From: David Junger <tffy@free.fr>
Date: Mon, 20 Jan 2014 14:24:05 +0100
Message-Id: <EBA2AA98-4BD6-4A9B-95B6-4F1FC34F3531@free.fr>
To: Voice Public List <www-voice@w3.org>
Le 20 jan 2014 à 11:15, Stefan Radomski <radomski@tk.informatik.tu-darmstadt.de> a écrit :

> as we continue to use SCXML for various applications, there is one deficiency that always bugged us. Consider that you have a state that will invoke something and you’d like to send some event to it right-away. You cannot use <send target=“#_invokeid”> in an onentry element as the invoker will not yet exist, it is only invoked when a stable configuration is reached (see procedure mainEventLoop in the draft). Thus forcing you to use a delay attribute.
> 
> <state id=“foo”>
>  <invoke type=“something” id=“something” />
>  <onentry>
>    <!— this will fail as the invoker does not yet exist -->
>    <send target=“#_something” event=“do.something” /> 
> 
>    <!— this will work as we had an empty internal queue -->
>    <send target=“#_something” event=“do.something” delay=“1ms" /> 
>  </onentry>
> </state>
> 
> Is anyone else bugged by this behavior and resorted to the delayed send idiom, is there something more straight-forward or did we misinterpret the SCXML draft at some point?
> 
> If this is indeed correct behavior, maybe we could specify that an invoker *must* raise some internal event after being successfully invoked?

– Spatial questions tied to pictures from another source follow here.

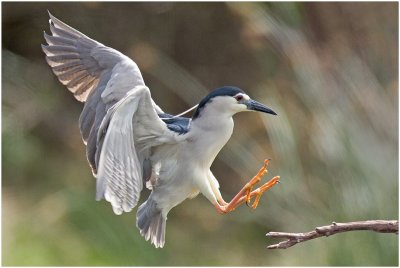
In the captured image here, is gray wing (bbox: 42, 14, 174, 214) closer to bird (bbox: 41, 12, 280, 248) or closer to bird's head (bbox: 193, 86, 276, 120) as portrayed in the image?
bird (bbox: 41, 12, 280, 248)

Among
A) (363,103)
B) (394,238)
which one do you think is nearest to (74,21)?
(363,103)

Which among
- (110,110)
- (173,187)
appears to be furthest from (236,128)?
(110,110)

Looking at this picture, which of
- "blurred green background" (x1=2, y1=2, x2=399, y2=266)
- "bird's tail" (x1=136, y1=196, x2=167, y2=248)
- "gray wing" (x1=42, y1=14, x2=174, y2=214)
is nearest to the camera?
"gray wing" (x1=42, y1=14, x2=174, y2=214)

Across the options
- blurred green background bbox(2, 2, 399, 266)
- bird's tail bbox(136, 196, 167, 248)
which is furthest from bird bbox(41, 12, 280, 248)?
blurred green background bbox(2, 2, 399, 266)

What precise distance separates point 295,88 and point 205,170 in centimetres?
229

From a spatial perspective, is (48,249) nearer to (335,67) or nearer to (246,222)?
(246,222)

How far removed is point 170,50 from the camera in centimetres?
584

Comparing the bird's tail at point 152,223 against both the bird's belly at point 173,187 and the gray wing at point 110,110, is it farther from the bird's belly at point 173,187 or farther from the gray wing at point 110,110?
the gray wing at point 110,110

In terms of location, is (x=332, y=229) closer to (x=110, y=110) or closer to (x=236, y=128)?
(x=110, y=110)

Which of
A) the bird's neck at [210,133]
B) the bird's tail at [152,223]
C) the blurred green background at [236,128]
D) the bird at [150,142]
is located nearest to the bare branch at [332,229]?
the bird at [150,142]

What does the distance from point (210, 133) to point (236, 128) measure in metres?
3.01

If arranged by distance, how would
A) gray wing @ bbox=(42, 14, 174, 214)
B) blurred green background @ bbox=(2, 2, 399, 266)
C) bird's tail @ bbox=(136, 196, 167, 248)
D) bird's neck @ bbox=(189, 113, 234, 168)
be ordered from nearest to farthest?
gray wing @ bbox=(42, 14, 174, 214) < bird's neck @ bbox=(189, 113, 234, 168) < bird's tail @ bbox=(136, 196, 167, 248) < blurred green background @ bbox=(2, 2, 399, 266)

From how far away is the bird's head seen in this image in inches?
103

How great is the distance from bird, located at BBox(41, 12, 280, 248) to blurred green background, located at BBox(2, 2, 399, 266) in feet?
3.76
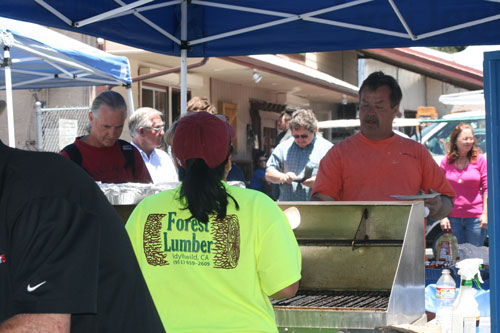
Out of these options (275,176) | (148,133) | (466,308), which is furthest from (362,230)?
(275,176)

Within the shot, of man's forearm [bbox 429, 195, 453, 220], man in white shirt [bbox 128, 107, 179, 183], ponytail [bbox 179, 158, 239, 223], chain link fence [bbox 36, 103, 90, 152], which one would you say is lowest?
man's forearm [bbox 429, 195, 453, 220]

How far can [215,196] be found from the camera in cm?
235

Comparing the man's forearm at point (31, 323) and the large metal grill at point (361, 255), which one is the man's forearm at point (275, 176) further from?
the man's forearm at point (31, 323)

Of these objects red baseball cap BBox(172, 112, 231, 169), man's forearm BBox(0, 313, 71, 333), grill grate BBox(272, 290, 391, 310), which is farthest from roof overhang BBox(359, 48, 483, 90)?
man's forearm BBox(0, 313, 71, 333)

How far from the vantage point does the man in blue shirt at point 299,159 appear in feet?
21.1

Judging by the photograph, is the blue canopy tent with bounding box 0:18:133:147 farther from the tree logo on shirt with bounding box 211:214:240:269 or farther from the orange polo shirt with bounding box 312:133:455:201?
the tree logo on shirt with bounding box 211:214:240:269

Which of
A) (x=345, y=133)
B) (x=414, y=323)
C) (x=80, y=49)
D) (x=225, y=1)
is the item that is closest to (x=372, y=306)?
(x=414, y=323)

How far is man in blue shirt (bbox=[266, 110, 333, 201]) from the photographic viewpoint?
643cm

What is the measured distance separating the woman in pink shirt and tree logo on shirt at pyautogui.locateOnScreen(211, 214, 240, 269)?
591cm

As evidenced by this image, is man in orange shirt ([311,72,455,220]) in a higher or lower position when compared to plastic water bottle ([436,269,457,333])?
higher

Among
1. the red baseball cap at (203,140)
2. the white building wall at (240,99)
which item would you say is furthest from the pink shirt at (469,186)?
the white building wall at (240,99)

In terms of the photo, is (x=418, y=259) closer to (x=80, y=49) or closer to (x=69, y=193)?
(x=69, y=193)

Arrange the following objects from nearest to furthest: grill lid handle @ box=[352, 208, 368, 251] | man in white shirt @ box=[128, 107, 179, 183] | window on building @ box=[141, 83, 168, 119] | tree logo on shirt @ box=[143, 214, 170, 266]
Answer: tree logo on shirt @ box=[143, 214, 170, 266]
grill lid handle @ box=[352, 208, 368, 251]
man in white shirt @ box=[128, 107, 179, 183]
window on building @ box=[141, 83, 168, 119]

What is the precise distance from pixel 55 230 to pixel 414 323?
102 inches
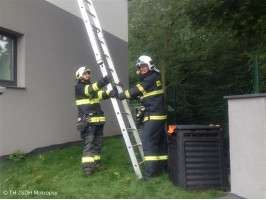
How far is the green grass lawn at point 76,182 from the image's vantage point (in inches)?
153

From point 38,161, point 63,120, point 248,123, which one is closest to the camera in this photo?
point 248,123

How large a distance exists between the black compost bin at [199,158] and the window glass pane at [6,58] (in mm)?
3736

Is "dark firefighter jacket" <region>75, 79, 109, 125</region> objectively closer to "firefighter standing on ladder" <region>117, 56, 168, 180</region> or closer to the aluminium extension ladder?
the aluminium extension ladder

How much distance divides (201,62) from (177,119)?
5.85 metres

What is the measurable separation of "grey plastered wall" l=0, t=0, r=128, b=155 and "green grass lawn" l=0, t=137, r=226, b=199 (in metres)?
0.70

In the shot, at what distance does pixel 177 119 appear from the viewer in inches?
300

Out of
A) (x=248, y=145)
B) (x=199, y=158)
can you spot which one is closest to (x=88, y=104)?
(x=199, y=158)

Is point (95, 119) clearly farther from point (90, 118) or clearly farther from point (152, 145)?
point (152, 145)

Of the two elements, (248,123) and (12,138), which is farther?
(12,138)

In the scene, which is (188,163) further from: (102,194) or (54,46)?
(54,46)

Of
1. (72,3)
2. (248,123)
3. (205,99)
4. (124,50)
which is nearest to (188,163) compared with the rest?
(248,123)

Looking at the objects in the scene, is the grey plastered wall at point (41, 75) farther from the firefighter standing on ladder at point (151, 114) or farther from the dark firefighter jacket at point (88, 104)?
the firefighter standing on ladder at point (151, 114)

I think that is the correct behavior. And that delays are a bad way to handle it. In many situations, a 1ms delay would be enough. In some,  however, even 1s may not allow the interpreter to get to the point where the invocation is ready (because, yes, it should always have *started invoking* after the 1ms delay but there is no guarantee that the invocation is ready to queue events).

Besides, if you want to send instructions to an invoked session as soon as it starts, why not use the <invoke> parameters instead?

I agree that an event to indicate the invoked session is ready could be handy, and would be very easy to implement so why not.

BTW, it is my understanding that in the example you give, the second <send> wouldn't even be evaluated since the first error would crash the <onentry> block. Right? Or does the error.communication occur asynchronously even for non-delayed sends with an invalid target?